>> start
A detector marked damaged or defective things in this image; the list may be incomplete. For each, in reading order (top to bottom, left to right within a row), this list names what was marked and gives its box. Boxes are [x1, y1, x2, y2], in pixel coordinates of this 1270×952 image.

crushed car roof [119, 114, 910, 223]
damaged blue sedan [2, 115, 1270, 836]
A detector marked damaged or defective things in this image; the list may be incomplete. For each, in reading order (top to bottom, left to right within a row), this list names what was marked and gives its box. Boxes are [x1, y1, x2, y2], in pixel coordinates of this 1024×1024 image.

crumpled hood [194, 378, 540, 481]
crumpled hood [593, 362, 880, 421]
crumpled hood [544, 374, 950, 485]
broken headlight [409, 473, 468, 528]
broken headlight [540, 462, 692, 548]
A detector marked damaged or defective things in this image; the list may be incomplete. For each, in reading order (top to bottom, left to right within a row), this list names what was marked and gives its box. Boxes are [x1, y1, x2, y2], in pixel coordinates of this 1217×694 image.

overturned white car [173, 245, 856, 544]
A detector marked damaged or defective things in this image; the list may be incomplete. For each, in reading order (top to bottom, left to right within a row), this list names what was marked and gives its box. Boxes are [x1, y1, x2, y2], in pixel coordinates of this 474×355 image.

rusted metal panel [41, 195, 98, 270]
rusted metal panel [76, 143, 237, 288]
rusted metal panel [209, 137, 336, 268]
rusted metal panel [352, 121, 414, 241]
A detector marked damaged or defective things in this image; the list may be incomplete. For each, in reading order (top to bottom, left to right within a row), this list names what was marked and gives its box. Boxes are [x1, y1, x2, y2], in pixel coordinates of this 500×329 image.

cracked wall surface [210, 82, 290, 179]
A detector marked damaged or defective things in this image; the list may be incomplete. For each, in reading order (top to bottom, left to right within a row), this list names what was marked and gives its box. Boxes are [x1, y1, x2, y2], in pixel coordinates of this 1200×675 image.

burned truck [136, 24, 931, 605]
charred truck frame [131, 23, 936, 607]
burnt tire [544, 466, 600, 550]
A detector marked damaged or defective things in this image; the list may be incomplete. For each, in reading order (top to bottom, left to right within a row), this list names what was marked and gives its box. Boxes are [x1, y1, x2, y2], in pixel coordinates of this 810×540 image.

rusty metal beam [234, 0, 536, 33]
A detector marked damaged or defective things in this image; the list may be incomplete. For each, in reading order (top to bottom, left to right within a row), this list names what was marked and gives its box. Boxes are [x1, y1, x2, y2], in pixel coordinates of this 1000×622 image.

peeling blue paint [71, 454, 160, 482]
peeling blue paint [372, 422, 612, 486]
>> end
_Goal_
Output every line of the data above as a JSON list of strings, one string per line, with blank lines left out.

_Problem solution_
[
  "A detector marked damaged or defective things in this image; the list may be incomplete. For each, in reading order (top to bottom, left to right within a row), this list names what was marked and gives its box. Boxes are [x1, y1, x2, y2], in pixel coordinates of this 1270×952 image.",
  "crushed car roof [119, 114, 910, 223]",
  "damaged blue sedan [2, 115, 1270, 836]",
  "A detector marked damaged or defective things in this image; the list may be incomplete. For each, in reading order (top to bottom, left to right within a row), this list names what was marked and gives its box. Boxes are [x1, y1, x2, y2], in pixel coordinates of this 1024×1024 image.",
  "crumpled hood [194, 378, 540, 481]",
  "crumpled hood [593, 362, 880, 421]",
  "crumpled hood [544, 374, 950, 485]",
  "broken headlight [409, 473, 468, 528]",
  "broken headlight [540, 462, 692, 548]",
  "A detector marked damaged or defective things in this image; the list may be incomplete. For each, in reading order (top to bottom, left to right within a row), this list names what was marked and gives its box. Boxes are [x1, y1, x2, y2], in pixel coordinates of this 1217×694 image.",
  "overturned white car [173, 245, 856, 544]",
  "A detector marked damaged or defective things in this image; the list may be incomplete. For each, in reading order (top to bottom, left to right within a row), this list names what was marked and gives its box. Boxes are [x1, y1, x2, y2], in pixel coordinates of this 474×355 image.",
  "rusted metal panel [41, 195, 98, 270]",
  "rusted metal panel [76, 143, 237, 288]",
  "rusted metal panel [209, 137, 336, 268]",
  "rusted metal panel [352, 121, 414, 241]",
  "A detector marked damaged or defective things in this image; the list may be incomplete. For each, in reading order (top to bottom, left to right within a row), this list names what was marked and gives its box. Boxes are [x1, y1, x2, y2], in pixel coordinates of this 500×329 image.",
  "cracked wall surface [210, 82, 290, 179]",
  "A detector marked damaged or defective things in this image; the list may be incomplete. For each, in reading order (top to bottom, left to right within a row), this list names what was marked and gives its box. Boxes are [x1, y1, x2, y2], in pixel coordinates of this 1200×675 image.",
  "burned truck [136, 24, 931, 605]",
  "charred truck frame [131, 23, 936, 607]",
  "burnt tire [544, 466, 600, 550]",
  "A detector marked damaged or defective things in this image; the list may be incomplete. For each, in reading order (top to bottom, left to right within a row), this list names what was marked and gives its box. Boxes are [x1, y1, x2, y2], in pixel coordinates of this 810×540 image.",
  "rusty metal beam [234, 0, 536, 33]",
  "A detector marked damaged or defective things in this image; the list may be incomplete. For each, in reading order (top to bottom, left to right within a row), this list names what was marked and gives its box. Boxes are [x1, y1, x2, y2], in pixel coordinates of this 1000×622 image.",
  "peeling blue paint [71, 454, 160, 482]",
  "peeling blue paint [372, 422, 612, 486]"
]